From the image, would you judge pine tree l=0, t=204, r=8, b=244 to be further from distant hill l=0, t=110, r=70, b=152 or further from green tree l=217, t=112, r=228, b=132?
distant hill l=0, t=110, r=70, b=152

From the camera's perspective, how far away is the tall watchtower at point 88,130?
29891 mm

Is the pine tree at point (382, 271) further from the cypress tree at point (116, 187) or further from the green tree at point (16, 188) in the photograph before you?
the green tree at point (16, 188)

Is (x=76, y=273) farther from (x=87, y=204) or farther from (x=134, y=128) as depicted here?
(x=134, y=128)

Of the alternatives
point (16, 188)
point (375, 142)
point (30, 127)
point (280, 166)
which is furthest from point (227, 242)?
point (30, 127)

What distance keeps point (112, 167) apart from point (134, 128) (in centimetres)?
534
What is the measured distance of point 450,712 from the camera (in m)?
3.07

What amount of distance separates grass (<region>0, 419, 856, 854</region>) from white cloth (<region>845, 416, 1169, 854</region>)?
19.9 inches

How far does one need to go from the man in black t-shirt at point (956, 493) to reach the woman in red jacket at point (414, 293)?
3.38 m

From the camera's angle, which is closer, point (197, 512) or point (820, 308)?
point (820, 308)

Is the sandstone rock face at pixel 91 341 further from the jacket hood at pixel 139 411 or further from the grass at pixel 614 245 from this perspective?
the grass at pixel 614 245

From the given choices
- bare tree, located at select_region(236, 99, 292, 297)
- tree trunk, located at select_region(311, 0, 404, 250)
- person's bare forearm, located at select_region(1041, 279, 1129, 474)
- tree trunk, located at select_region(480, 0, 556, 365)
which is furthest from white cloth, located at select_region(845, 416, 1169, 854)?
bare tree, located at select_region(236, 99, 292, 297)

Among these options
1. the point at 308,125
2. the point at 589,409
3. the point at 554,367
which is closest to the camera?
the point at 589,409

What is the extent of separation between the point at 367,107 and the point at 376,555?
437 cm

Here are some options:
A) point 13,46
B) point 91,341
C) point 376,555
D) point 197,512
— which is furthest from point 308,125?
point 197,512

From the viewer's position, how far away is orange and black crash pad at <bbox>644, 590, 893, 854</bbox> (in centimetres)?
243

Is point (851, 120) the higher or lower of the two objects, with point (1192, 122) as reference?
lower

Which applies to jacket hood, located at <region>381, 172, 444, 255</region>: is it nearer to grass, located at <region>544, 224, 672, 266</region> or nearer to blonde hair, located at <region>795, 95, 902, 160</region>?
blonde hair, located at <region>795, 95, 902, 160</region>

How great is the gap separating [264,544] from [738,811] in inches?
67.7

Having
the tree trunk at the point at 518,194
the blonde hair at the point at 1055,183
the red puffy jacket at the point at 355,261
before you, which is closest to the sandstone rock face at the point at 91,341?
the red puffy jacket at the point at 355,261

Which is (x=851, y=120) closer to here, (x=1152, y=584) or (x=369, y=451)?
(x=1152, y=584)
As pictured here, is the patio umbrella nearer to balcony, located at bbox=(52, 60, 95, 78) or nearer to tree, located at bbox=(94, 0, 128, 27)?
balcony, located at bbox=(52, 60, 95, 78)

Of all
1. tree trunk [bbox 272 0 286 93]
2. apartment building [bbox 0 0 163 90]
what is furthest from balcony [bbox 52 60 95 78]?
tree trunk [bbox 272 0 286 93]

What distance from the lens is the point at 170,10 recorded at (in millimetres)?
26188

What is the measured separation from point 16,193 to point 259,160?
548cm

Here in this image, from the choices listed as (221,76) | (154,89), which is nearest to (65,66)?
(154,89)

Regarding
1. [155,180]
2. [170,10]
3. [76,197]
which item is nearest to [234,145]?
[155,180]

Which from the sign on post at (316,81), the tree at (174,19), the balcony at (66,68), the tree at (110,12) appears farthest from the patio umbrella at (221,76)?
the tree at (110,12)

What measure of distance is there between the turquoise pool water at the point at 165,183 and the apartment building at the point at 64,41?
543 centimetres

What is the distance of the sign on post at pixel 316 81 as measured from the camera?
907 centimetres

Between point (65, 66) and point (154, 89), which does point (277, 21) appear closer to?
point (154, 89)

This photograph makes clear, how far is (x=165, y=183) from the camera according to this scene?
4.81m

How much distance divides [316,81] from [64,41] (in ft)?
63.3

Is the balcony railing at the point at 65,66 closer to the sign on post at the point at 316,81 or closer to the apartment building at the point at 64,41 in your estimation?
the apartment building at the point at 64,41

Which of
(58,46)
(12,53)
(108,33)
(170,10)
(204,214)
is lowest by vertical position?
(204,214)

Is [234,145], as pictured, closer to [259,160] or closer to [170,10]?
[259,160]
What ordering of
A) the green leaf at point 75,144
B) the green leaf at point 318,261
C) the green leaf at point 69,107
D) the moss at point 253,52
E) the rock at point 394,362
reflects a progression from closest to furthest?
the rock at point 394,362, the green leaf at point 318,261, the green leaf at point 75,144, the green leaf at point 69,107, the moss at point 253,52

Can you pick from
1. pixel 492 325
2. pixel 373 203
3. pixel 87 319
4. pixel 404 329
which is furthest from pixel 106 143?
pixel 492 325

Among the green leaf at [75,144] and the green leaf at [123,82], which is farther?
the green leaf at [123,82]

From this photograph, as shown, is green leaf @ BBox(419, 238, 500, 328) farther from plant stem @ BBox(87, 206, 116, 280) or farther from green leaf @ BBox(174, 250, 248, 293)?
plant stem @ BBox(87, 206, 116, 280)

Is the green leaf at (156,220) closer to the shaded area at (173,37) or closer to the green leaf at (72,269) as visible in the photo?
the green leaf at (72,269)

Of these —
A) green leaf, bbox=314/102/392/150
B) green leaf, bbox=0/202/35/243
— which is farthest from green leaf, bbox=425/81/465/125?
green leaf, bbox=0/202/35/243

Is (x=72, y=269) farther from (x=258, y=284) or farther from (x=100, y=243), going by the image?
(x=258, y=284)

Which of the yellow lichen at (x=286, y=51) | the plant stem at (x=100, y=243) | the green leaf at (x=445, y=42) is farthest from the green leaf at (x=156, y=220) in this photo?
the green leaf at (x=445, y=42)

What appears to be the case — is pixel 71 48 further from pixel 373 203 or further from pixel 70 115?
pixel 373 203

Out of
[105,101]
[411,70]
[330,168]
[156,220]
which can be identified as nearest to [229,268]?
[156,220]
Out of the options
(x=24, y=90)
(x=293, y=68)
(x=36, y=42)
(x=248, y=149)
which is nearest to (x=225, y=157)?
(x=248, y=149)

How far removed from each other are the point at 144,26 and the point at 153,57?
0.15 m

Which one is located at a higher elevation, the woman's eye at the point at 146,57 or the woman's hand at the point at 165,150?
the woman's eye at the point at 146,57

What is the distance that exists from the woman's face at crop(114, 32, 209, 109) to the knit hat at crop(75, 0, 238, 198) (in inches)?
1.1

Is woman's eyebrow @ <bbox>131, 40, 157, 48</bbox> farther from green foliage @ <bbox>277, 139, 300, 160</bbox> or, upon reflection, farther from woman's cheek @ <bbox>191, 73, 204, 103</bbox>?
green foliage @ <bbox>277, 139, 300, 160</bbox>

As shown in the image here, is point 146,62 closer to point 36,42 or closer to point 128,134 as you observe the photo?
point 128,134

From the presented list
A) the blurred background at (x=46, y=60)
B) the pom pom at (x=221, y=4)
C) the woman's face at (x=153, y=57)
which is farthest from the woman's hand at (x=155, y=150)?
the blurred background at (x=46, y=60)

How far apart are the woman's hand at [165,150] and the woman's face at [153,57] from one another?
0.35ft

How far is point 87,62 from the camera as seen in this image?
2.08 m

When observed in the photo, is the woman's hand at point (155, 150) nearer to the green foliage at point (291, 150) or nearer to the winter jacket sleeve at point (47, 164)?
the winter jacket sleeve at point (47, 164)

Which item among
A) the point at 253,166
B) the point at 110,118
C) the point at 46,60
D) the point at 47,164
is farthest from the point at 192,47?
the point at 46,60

* Brief *
Gather every line of the material that contains the word "distance" and copy each one unchanged, in the order it appears.

* Response for this exercise *
What distance keeps point (112, 167) apart from point (134, 128) (in centimetres)?
What is the measured distance of point 450,712 from the camera (in m)?
What amount of distance separates grass (<region>0, 419, 856, 854</region>) from white cloth (<region>845, 416, 1169, 854</region>)?
What distance from the lens is the point at 170,10 recorded at (in millimetres)?
What measure of distance is there between the turquoise pool water at the point at 165,183 and the apartment building at the point at 64,41?
What is the distance of the sign on post at pixel 316 81 as measured from the camera?
How much distance divides [316,81] from [64,41] (in ft)?
What is the distance that exists from the woman's face at crop(114, 32, 209, 109) to the knit hat at crop(75, 0, 238, 198) (in inches)?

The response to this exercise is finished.